## THE TASK
What is the number of lines in the data that hold the string "form"? Reply with that number only.

+++ DATA FOR THIS TASK +++

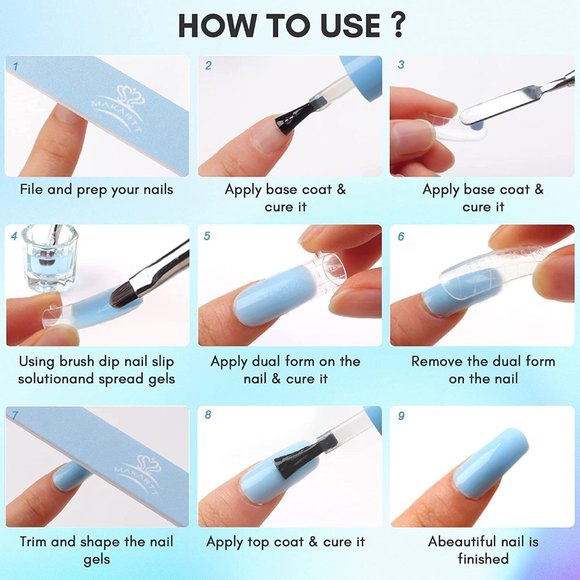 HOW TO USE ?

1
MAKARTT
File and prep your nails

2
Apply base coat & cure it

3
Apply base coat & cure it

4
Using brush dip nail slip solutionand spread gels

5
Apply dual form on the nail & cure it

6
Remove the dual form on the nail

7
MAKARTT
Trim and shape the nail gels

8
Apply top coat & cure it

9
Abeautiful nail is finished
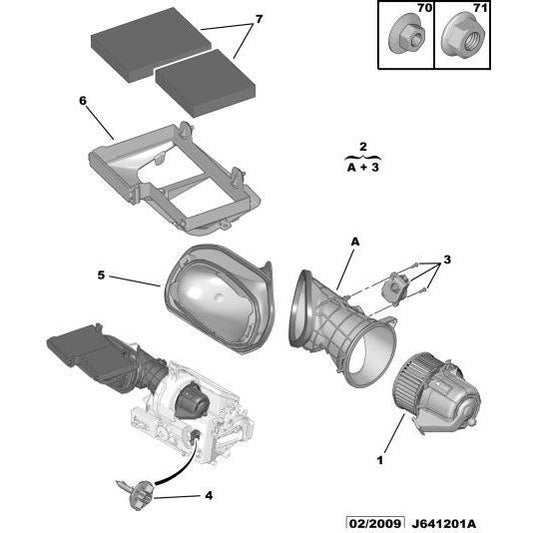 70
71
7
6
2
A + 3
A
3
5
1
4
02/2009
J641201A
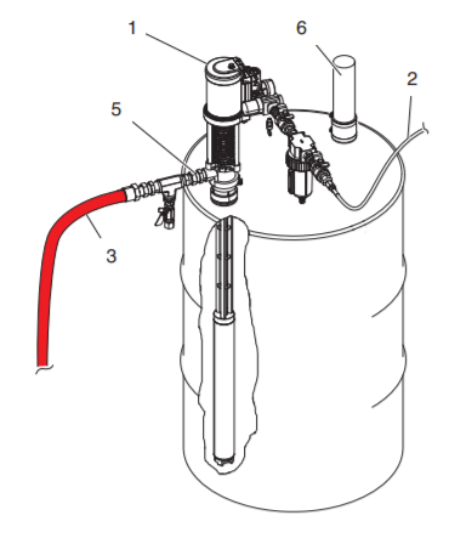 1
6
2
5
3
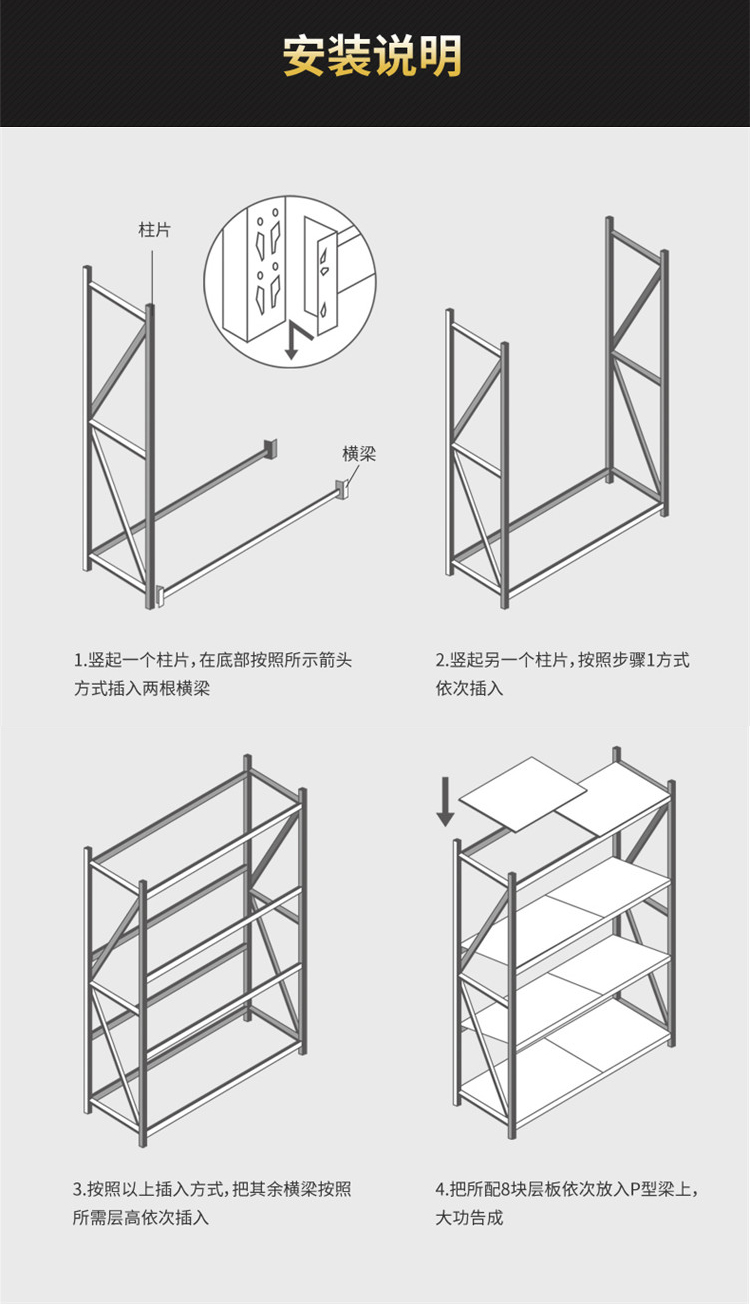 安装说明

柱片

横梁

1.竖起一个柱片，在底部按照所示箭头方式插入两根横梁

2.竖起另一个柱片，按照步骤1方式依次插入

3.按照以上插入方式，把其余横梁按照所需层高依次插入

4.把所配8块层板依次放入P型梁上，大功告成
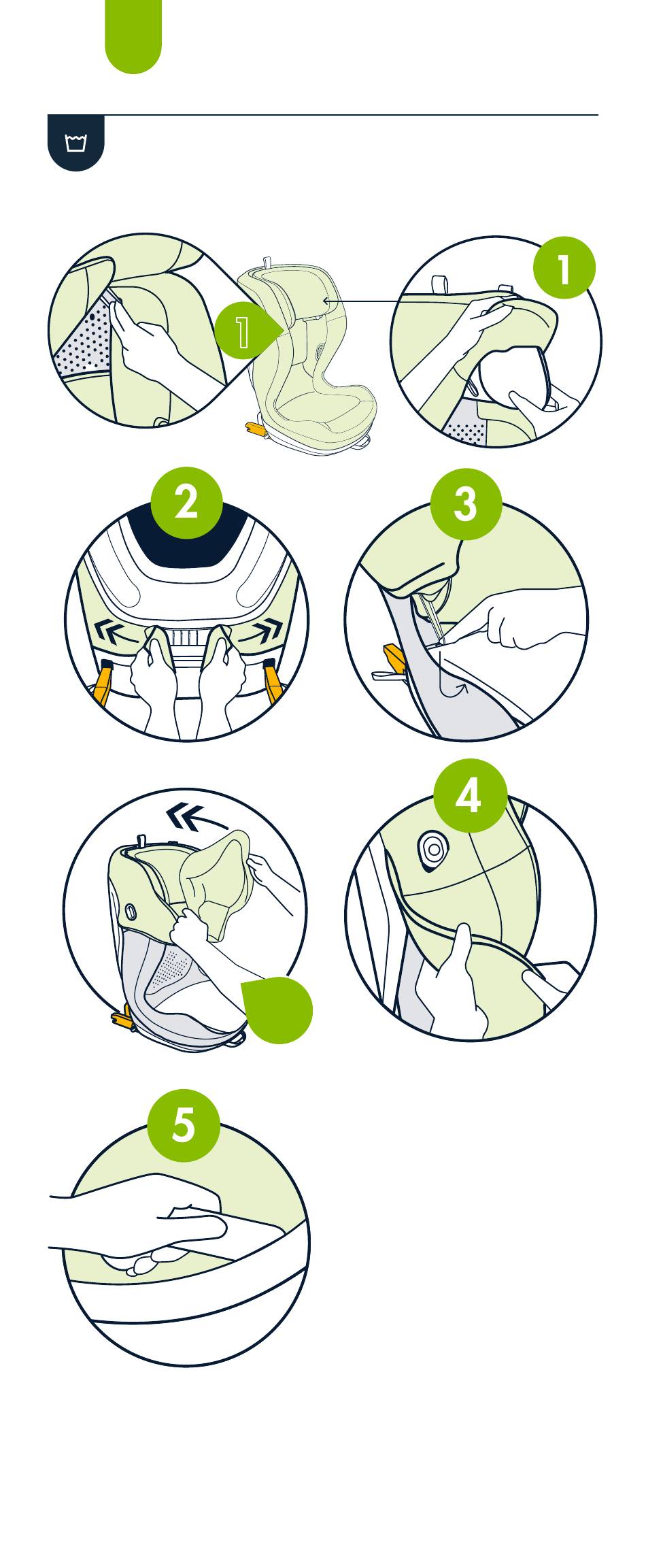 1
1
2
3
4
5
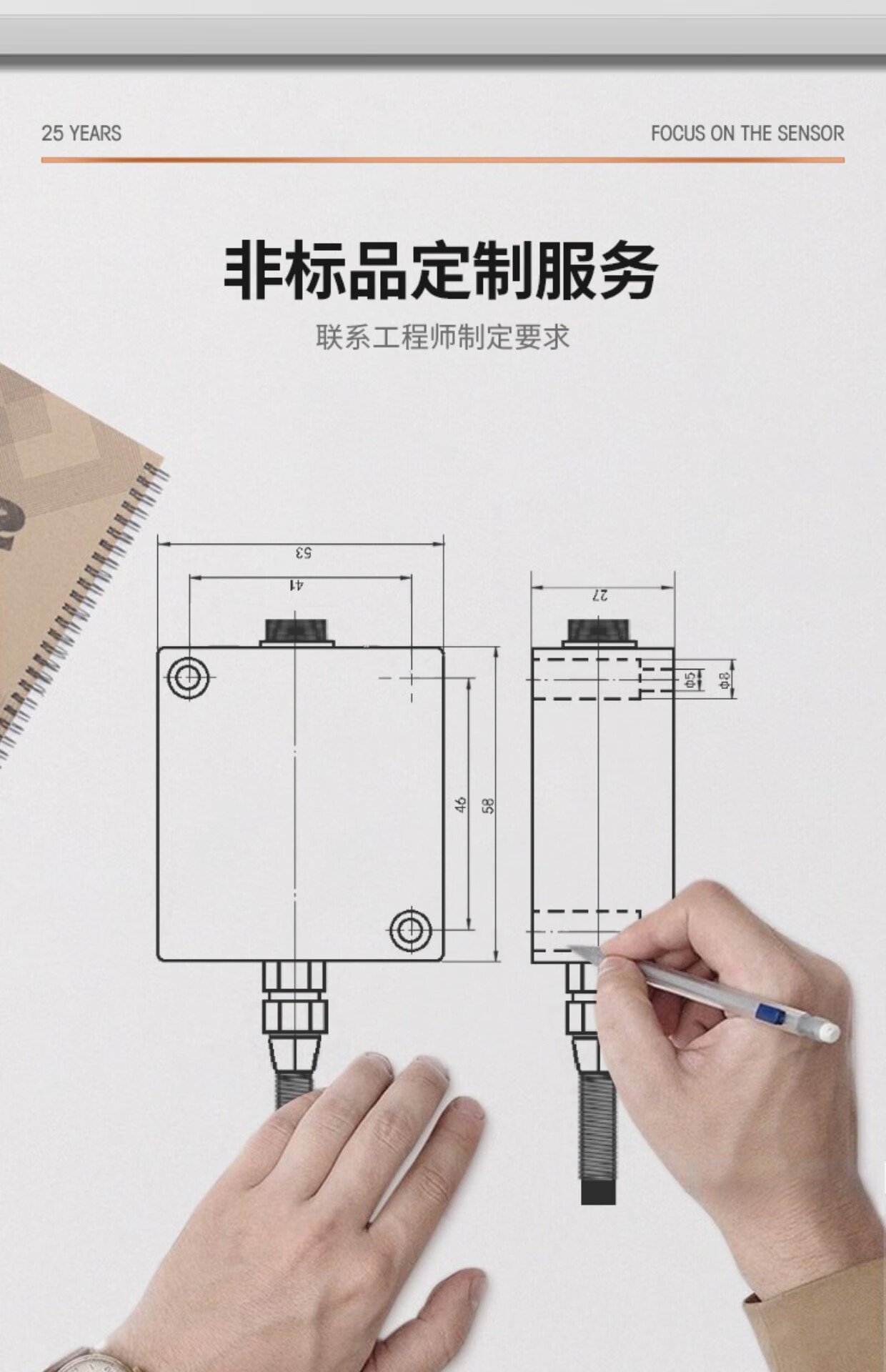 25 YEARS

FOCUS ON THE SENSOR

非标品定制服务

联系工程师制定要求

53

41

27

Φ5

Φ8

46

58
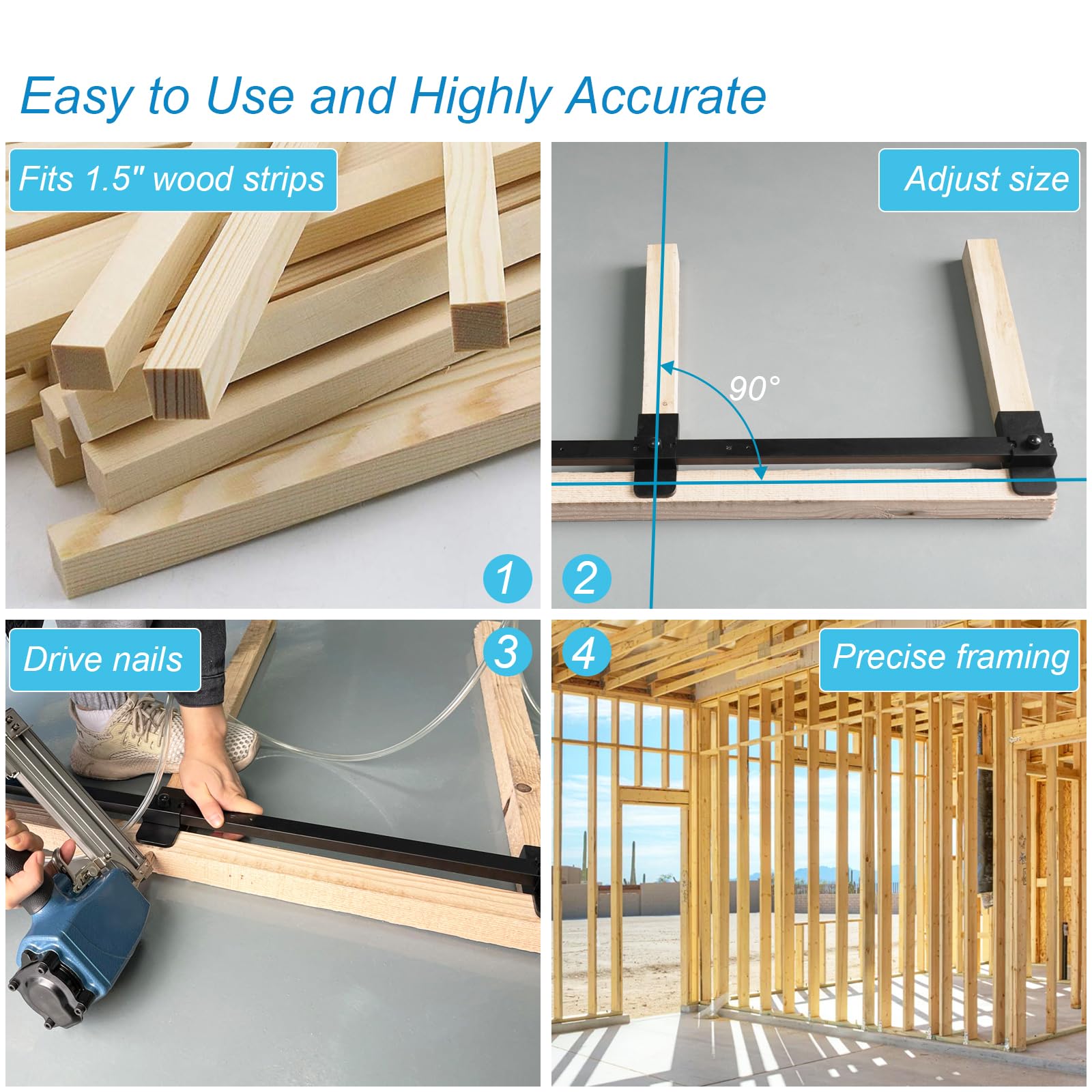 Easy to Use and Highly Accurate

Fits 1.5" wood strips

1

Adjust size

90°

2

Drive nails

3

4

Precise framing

+++

## ANSWER TO THIS EXERCISE
2